(TO BE DONE):
A – From the notebook code below, copy out word for word the part starting with "trainClassArticles[p.split('/')[-1]] = glob.glob(p+'/*')" and going on through "testClassArticles[p.split('/')[-1]] = glob.glob(p+'/*')".
B – In the notebook code below, what argument does the call to warnings.filterwarnings pass as its action?
C – List every module that the notebook code below loads with a plain import statement rather than with "from ... import".

(DOCUMENT EXTRACT):
In [1]:
from nltk.tokenize import sent_tokenize, word_tokenize 
from nltk.corpus import stopwords
from nltk.stem import PorterStemmer
import warnings 
  
warnings.filterwarnings(action = 'ignore') 
  
import gensim 
from gensim.models import Word2Vec 
import re

In [2]:
from os import listdir
from os.path import isfile, join
import glob
import string
import numpy as np

Input data

In [3]:
path = '20_newsgroup/20news-bydate/'
trainPath = path+'20news-bydate-train'
testPath = path+'20news-bydate-test'

In [4]:
trainFolders = glob.glob(trainPath+'/*')
testFolders = glob.glob(testPath+'/*')

In [5]:
textClass = []
trainClassArticles = {}
testClassArticles = {}
for p in trainFolders:
    textClass.append(p.split('/')[-1])
    trainClassArticles[p.split('/')[-1]] = glob.glob(p+'/*')

for p in testFolders:
#    textClass.append(p.split('/')[-1])
    testClassArticles[p.split('/')[-1]] = glob.glob(p+'/*')
    

Word Preprocessing and Tokenization

In [6]:
# path = '20_newsgroup/20news-bydate/20news-bydate-train/talk.politics.mideast/76248'
# fin = open(path, encoding="latin1")

Dataset items

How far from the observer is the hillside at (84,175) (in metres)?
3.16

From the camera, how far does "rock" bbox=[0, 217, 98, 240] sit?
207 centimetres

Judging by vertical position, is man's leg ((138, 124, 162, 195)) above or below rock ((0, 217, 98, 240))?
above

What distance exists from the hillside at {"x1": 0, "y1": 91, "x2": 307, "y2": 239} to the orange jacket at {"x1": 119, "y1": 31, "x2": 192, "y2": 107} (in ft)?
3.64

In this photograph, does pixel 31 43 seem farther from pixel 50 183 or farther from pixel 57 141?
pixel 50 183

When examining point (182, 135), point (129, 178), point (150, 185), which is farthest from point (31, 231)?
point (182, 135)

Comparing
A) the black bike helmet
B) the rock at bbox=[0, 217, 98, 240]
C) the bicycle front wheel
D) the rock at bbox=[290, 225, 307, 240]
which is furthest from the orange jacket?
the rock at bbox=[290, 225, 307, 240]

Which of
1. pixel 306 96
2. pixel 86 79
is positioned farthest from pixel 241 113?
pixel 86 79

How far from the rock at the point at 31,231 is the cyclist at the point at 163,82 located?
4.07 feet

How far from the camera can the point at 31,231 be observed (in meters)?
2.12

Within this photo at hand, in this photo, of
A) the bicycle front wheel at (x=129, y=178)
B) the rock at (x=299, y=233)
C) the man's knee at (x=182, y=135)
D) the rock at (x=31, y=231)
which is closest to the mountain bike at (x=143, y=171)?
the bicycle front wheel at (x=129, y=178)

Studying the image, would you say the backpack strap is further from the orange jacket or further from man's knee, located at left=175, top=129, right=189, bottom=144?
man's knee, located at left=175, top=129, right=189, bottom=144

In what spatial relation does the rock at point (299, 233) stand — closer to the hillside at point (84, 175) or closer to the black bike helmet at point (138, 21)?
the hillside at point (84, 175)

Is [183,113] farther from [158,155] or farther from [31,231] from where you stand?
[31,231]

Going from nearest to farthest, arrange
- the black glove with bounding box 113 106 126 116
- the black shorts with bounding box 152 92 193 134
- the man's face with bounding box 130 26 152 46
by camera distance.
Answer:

(RESULTS OF THE EXERCISE):
A –
trainClassArticles[p.split('/')[-1]] = glob.glob(p+'/*')

for p in testFolders:
#    textClass.append(p.split('/')[-1])
    testClassArticles[p.split('/')[-1]] = glob.glob(p+'/*')

B – 'ignore'

C – warnings, gensim, re, glob, string, numpy (imported as np)